あるクラスがプログラムにおいて利用可能であるとき、必ずそのクラスに対応するjava.lang.Classクラスのオブジェクトが存在しています。スレッドは、static synchronized メソッドを実行するとき、そのクラスに対応するClassオブジェクトのロックを取得します。
なお、あるクラスに対応するClassオブジェクトは、ClassクラスのクラスメソッドであるforNameメソッドを用いて取得することができます。
class SomeClass { ............. synchronized static public void someMethod() { ............. } }
このプログラムは、次のプログラムと同じ意味になります。
class SomeClass { ............. static public void someMethod() { synchronized(Class.forName("SomeClass")) { ............. } } }
3.5. volatile 変数
synchronized の説明のところにも書いたように、各スレッドは、共有する変数の内容をスレッド固有の作業領域にコピーして作業を行います。したがって、共有する変数を使用するためには、作業コピーへの読み込みや、共有メモリへの書き込みを行う必要があります。この読み書きのタイミングにはある程度の自由が許されており、連続して同じ変数にアクセスするときには途中で書き戻さなかったり、プログラムで記述した順序とは違う順序で書き戻したりすることが許されています。

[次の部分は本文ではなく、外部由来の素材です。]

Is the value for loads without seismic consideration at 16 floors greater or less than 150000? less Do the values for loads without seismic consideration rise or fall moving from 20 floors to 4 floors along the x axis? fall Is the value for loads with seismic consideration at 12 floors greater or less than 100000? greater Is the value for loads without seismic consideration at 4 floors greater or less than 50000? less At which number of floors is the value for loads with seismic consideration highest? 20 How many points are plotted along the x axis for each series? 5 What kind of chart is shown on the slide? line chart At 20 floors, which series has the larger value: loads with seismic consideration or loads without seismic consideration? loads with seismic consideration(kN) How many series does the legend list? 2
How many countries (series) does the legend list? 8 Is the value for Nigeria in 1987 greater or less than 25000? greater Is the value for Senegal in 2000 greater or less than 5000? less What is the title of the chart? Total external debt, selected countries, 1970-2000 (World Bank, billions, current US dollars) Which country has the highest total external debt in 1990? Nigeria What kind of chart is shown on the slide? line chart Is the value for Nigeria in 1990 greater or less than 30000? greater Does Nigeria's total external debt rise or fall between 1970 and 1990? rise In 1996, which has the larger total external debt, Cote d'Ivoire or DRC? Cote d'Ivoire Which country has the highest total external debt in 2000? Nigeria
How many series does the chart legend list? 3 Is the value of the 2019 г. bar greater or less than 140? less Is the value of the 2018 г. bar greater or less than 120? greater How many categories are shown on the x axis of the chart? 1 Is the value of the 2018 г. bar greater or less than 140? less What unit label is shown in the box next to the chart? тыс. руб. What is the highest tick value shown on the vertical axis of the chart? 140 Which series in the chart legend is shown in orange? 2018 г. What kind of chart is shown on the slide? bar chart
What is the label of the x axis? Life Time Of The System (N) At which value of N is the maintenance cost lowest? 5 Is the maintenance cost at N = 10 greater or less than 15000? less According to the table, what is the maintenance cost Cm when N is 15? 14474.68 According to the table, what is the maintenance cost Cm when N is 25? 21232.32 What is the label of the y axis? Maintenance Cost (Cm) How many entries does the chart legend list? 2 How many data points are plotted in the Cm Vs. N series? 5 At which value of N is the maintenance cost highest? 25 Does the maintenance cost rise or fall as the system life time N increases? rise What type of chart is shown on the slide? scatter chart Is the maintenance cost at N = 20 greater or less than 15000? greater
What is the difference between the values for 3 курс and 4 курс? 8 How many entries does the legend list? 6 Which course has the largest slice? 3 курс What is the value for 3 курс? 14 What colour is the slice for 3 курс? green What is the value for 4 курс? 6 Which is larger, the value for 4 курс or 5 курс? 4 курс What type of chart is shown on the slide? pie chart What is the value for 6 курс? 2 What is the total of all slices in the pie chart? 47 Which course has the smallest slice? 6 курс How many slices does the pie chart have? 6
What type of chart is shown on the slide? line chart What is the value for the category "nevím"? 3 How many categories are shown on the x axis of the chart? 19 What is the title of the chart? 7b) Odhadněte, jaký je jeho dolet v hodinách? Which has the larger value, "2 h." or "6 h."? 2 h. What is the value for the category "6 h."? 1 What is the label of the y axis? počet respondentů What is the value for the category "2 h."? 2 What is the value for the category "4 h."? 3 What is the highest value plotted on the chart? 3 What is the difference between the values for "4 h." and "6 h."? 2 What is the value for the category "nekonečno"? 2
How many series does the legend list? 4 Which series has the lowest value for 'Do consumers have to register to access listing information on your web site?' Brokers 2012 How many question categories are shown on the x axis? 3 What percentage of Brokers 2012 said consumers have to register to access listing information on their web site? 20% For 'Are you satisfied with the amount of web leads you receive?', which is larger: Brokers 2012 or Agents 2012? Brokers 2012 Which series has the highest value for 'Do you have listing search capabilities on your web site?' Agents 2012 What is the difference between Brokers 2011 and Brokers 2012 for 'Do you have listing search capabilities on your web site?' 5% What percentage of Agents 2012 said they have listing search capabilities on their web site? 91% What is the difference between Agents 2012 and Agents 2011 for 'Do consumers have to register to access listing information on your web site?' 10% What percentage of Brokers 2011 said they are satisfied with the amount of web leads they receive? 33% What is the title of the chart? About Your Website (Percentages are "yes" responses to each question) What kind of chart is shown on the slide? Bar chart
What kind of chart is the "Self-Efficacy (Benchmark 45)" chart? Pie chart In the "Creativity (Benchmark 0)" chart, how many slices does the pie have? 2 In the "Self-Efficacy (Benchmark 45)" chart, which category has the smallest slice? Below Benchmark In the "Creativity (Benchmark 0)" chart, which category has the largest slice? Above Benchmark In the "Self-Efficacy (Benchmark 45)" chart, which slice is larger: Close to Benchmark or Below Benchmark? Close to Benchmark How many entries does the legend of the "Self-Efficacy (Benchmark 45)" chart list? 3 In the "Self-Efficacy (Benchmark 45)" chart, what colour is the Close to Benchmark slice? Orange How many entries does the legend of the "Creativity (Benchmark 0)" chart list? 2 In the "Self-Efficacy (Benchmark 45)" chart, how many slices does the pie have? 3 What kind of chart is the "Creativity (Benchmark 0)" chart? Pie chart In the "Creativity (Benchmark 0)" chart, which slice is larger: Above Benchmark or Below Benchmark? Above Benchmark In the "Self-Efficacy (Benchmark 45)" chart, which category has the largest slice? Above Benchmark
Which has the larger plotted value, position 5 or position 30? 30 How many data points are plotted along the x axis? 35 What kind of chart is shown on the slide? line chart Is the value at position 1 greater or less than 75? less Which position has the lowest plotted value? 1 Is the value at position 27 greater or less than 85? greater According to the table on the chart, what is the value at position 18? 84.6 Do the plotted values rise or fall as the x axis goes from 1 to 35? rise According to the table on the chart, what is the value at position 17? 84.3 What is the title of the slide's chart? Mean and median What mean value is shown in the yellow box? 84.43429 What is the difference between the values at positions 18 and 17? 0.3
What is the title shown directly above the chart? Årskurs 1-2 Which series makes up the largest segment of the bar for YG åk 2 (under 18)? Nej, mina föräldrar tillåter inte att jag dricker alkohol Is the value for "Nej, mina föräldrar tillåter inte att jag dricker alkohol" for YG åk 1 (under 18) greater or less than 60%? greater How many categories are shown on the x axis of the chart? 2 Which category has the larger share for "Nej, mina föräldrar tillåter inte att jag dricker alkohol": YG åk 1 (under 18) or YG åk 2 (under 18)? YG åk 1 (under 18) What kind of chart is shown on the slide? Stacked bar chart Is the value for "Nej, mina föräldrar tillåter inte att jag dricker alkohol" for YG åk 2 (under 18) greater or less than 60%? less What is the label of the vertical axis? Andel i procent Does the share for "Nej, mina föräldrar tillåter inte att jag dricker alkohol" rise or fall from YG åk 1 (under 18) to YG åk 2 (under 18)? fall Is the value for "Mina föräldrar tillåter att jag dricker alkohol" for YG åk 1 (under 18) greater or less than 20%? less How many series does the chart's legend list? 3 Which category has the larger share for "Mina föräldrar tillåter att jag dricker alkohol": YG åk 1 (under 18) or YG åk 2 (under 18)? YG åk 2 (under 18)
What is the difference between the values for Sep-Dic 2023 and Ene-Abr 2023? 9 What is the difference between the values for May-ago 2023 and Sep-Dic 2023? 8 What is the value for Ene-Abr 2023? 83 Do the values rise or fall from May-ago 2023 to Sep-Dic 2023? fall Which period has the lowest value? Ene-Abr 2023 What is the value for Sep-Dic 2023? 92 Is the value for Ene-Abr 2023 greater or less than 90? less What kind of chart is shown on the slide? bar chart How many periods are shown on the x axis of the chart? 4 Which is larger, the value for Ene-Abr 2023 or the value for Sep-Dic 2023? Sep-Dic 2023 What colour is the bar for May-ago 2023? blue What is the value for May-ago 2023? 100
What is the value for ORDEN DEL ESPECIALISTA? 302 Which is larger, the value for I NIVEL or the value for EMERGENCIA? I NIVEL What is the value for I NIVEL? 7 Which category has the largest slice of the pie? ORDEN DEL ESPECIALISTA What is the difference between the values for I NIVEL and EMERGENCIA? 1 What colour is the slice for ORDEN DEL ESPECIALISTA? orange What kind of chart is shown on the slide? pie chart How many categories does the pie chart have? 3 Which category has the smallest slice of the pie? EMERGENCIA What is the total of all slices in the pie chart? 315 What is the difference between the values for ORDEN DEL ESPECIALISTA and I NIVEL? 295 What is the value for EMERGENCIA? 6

次のプログラムのincrementメソッドでは、まずaを加算してからbを加算するように記述しています。しかしあるスレッドでincrementメソッド実行中に別スレッドからprintメソッドを実行した場合、(現実にそのようになることはほとんどありませんが)「a=0,b=1」と表示される可能性があります。
class someClass { private int a = 0, b = 0; public void increment() { a++; b++; } public void print(){ System.out.println("a=" + a + ",b=" + b); }
そのような意図しない動作を防ぐためには、共有される変数をvolatileとして宣言します。volatile変数は、スレッドからアクセスがあるたびに、必ず共有メモリ上の変数の値とスレッドの作業コピー上の値とを一致させます。したがって必ず要求した順序で変数の値が書き換えられます。
volatile private int a = 0, b = 0;
無用のトラブルを防ぐには、複数のスレッドからアクセスされる可能性のあるメンバ変数はvolatileとして宣言しておくのがよいでしょう。ただし、synchronizedブロックでのロックの開放時には、必ず作業コピーの内容は共有メモリに書き戻されますので、synchronizedブロック内からしかアクセスされない変数はvolatile変数にする必要はありません。
(実習課題1)
次の条件を満たすプログラムを作成しなさい。
- Runnableインタフェースを実装させる。
- mainメソッドでは自分自身のクラスを元にスレッドを新しく2つ起動させる。
- 2つのスレッドでは共通のAccountインスタンスを扱う。
- 各スレッドのrunメソッドでは、「1秒以下のランダムな時間待機した後、Accountインスタンスのdeposit(1000)とshowBalance()を呼び出す処理」を10回繰り返す。
銀行口座を表すAccountクラスは、次のものを利用すること。プログラムを動作させ、最終的な残高が20000円にならない場合があることを確認すること。
public class Account { private int balance = 0; public void deposit (int money) { int total = balance + money; try { Thread.sleep((long)(Math.random()*1000)); } catch (InterruptedException e) {} balance = total; } public void showBalance() { System.out.println("現在の残高は " + balance + " 円です。"); } }
(実習課題2)
実習課題1のAccountクラスを修正し、最終的な残高が正しく20000円になるようにしなさい。